**What to do**:
The required output is the line containing "By how much is" through the final line of the material below, printed exactly, with no other lines.

═════ Data supplied

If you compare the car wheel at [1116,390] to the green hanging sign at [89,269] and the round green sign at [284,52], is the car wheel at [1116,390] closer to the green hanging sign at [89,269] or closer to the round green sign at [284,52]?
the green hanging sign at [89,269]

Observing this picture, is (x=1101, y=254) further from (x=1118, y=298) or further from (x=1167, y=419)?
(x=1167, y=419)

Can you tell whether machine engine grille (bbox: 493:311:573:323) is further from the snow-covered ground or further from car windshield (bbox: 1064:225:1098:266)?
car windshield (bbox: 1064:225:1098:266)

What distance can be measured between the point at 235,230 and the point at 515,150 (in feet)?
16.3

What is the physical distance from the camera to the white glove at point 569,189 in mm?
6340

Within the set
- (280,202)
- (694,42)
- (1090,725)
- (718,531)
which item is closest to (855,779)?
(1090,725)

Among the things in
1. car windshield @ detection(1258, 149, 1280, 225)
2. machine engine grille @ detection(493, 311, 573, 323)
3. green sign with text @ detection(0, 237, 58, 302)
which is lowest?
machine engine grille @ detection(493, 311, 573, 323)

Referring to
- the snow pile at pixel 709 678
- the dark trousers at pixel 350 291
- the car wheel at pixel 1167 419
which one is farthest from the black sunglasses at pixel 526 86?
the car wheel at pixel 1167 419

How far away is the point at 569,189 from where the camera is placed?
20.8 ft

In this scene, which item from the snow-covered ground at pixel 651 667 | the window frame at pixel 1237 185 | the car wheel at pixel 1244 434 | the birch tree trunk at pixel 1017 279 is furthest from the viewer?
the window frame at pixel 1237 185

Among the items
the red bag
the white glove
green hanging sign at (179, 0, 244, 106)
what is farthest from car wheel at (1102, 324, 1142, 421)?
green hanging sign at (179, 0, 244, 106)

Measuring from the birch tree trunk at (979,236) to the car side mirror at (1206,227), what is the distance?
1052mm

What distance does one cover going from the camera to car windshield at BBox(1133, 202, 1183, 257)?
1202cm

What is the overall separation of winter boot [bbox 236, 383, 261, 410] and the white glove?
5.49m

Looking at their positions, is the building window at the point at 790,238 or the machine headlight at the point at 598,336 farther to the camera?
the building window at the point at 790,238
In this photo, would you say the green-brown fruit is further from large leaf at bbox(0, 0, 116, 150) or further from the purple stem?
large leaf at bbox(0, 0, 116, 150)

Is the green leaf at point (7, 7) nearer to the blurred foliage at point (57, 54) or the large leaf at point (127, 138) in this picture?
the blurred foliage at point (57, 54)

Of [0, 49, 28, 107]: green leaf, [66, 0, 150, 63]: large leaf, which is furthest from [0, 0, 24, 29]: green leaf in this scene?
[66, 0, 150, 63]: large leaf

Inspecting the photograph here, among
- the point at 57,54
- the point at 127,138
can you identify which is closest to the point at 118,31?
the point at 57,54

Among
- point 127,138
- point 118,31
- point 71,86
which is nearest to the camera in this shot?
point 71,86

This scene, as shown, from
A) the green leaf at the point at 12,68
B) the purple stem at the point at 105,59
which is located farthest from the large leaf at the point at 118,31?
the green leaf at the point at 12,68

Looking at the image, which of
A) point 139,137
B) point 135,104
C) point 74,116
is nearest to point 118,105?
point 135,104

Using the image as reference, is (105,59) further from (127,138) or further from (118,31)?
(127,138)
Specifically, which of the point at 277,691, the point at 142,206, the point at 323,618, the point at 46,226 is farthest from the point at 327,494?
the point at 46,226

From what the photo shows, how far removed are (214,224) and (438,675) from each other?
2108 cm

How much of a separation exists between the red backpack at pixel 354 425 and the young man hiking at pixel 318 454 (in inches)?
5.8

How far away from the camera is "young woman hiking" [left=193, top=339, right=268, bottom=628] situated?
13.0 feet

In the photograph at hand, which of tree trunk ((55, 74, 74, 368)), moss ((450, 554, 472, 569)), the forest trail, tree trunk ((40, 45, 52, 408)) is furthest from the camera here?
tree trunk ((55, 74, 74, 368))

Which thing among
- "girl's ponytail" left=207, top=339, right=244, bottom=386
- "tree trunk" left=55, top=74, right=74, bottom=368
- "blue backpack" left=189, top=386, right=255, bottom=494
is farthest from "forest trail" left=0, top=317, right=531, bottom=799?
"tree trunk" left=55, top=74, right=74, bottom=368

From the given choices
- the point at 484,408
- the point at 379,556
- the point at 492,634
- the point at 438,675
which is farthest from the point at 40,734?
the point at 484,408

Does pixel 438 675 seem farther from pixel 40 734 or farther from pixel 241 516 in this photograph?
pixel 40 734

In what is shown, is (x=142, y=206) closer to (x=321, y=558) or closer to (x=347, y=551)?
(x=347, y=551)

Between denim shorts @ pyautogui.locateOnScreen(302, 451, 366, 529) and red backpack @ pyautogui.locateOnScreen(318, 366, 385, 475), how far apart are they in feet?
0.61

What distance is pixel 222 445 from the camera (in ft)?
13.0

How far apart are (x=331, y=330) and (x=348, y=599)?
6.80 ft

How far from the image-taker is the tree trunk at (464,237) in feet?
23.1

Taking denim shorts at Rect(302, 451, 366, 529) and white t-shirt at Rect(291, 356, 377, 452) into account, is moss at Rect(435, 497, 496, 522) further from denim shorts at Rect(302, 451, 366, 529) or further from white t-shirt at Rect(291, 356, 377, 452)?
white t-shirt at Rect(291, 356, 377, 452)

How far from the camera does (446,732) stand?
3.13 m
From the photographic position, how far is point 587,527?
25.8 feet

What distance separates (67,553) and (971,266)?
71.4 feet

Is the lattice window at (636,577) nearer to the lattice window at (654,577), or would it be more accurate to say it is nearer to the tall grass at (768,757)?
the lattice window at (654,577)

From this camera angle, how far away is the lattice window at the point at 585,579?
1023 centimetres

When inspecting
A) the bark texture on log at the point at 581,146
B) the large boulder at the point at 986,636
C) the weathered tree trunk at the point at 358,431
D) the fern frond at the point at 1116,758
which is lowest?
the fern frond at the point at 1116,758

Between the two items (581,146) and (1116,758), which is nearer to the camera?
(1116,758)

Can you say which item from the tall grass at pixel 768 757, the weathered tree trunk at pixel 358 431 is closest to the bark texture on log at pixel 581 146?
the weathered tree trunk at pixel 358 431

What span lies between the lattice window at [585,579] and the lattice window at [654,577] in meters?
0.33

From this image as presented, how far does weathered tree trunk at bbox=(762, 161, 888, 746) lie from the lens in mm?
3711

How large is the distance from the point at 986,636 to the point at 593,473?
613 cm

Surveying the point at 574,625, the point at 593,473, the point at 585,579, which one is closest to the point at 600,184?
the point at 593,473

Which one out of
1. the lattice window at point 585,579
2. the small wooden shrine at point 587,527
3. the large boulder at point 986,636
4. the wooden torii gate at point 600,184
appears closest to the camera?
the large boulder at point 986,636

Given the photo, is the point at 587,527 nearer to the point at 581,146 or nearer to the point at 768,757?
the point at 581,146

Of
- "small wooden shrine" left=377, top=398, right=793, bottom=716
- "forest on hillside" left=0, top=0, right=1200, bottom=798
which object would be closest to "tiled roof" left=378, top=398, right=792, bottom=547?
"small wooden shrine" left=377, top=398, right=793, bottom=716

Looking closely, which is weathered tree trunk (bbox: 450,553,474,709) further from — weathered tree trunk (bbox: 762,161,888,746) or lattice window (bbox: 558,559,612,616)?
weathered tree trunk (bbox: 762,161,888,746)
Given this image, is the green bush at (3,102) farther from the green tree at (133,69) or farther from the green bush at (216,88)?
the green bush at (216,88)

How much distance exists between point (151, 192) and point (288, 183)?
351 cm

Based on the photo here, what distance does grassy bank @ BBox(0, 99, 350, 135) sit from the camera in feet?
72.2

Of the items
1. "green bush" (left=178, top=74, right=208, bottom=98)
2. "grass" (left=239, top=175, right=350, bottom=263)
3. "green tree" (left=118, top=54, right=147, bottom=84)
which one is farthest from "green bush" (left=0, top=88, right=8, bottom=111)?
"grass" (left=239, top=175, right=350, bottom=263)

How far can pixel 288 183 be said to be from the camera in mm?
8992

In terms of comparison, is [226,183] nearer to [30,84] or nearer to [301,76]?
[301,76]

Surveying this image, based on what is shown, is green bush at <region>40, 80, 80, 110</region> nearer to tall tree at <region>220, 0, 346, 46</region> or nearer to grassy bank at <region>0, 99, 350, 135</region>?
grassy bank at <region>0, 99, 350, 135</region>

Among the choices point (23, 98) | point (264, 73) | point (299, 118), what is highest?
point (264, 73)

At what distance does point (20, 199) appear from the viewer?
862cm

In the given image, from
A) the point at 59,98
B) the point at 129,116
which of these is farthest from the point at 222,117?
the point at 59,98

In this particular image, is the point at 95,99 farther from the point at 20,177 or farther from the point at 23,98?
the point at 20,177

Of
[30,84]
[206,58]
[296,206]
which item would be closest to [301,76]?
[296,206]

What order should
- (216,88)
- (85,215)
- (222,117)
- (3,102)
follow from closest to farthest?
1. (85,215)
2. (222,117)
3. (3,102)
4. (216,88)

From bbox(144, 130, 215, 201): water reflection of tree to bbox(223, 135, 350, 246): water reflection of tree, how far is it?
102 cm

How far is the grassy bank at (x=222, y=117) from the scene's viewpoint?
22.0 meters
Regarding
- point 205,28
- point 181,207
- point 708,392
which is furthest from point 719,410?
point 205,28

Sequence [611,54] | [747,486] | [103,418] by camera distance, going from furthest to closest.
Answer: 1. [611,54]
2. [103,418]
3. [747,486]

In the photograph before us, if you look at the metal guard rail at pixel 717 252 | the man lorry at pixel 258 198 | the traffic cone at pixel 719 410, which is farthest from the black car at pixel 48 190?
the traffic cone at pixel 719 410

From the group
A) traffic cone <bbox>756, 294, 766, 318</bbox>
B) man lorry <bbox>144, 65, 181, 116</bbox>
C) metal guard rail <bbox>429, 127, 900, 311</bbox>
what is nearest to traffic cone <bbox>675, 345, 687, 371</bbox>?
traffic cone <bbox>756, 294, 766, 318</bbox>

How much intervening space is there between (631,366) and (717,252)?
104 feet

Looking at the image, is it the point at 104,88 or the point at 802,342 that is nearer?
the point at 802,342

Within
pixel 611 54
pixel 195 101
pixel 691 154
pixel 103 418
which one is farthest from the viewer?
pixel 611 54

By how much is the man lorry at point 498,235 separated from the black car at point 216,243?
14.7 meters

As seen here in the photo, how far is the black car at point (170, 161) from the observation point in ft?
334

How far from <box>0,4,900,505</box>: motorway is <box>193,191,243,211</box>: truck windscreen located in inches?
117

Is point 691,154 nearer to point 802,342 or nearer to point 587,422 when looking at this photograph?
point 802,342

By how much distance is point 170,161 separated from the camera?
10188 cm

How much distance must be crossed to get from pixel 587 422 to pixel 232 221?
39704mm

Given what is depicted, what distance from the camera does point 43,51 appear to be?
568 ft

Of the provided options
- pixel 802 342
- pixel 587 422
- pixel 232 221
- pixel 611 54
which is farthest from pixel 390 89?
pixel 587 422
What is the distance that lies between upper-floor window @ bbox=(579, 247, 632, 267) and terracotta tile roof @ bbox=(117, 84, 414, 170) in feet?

══════════

**Full output**:
By how much is the man lorry at point 498,235 separated from the black car at point 216,243?
14.7 meters

As seen here in the photo, how far is the black car at point (170, 161) from the observation point in ft?
334

How far from <box>0,4,900,505</box>: motorway is <box>193,191,243,211</box>: truck windscreen located in inches?
117

Is point 691,154 nearer to point 802,342 or nearer to point 587,422 when looking at this photograph?
point 802,342

By how much distance is point 170,161 separated from the camera?
10188 cm

How much distance must be crossed to get from pixel 587 422 to pixel 232 221?
39704mm

Given what is depicted, what distance from the camera does point 43,51 appear to be?
568 ft

Of the provided options
- pixel 802 342
- pixel 587 422
- pixel 232 221
- pixel 611 54
which is farthest from pixel 390 89?
pixel 587 422
What is the distance that lies between upper-floor window @ bbox=(579, 247, 632, 267) and terracotta tile roof @ bbox=(117, 84, 414, 170) in feet?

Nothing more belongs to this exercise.